On Line 8, reading and setting a cell in the tab, and then inserting
a new vertex in a list are all operations done in constant time.
%On Line 2, if we cannot allocate an array filled with zero in constant
%time we can use a trick \cite[Exercise 2.12]{aho74} so that an unitialized cell
%defaults to zero.
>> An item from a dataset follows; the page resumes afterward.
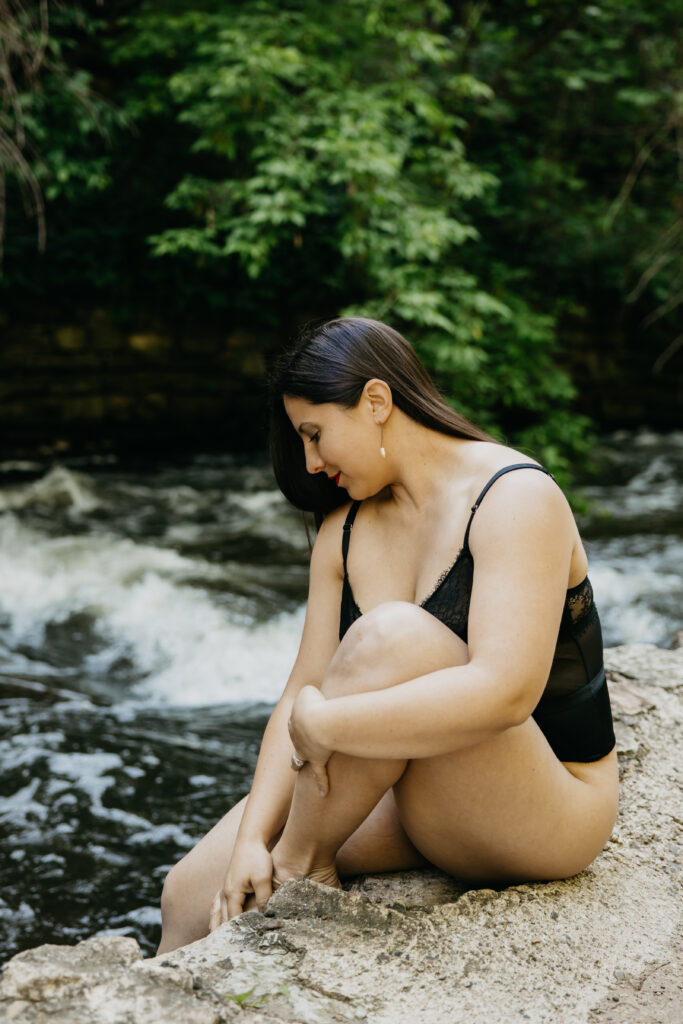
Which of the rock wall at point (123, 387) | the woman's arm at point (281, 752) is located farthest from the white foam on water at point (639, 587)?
the rock wall at point (123, 387)

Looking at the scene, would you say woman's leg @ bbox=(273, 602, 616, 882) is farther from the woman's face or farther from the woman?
the woman's face

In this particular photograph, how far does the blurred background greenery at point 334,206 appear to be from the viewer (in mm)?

In that case, allocate $T_1$ and $T_2$ of size $n$,
%set $p=0$ and use algorithms \ref{writing_array} and \ref{reading_array}.
\end{proof}
%\begin{algorithm}
% \label{writing_array}
% \LinesNumbered
% \SetAlgoVlined
% \caption{Writing $x$ in the $i$th cell in $T$}
% $T[i] \gets x$\;
% \If{$T_2[i] > p$ or $T_1[T_2[i]] \neq i$}{
% $T_1[p] \gets i$\;
% $T_2[i] \gets p$\;
% $p \gets p +1$\;
% }
%\end{algorithm}
%\begin{algorithm}
% \label{reading_array}
% \LinesNumbered
% \SetAlgoVlined
% \caption{Reading the $i$th cell in $T$}
% \If{$T_2[i] > p$ or $T_1[T_2[i]] \neq i$}{
% write value 0 to $T[i]$ using algorithm \ref{writing_array}\;
% }
% return $T[i]$;
%\end{algorithm}
\begin{Corol}
It is possible to check that a graph is transitive, and to check
a graph is a comparability graph, in time $\BigO(m^{3/2})$.
\end{Corol}
%\section{La fusion de liste et la réduction transitive}
\section{Transitive reduction}
\begin{Theo}[\cite{aho1972transitive}]
If there is an algorithm to compute the transitive closure of an $n$ vertex
graph in time $\BigO(n^\alpha)$, then there is an algorithm to compute
the transitive reduction in time $\BigO(n^\alpha)$.
\end{Theo}
An important thing to note here is that the authors assume that
one can switch from any representation to matrix form in $\BigO(n^2)$ time,
which is a lot to ask ; the rest of the algorithm relies on
fast multiplication algorithms. Their proof (in the case of DAGs) is as follows.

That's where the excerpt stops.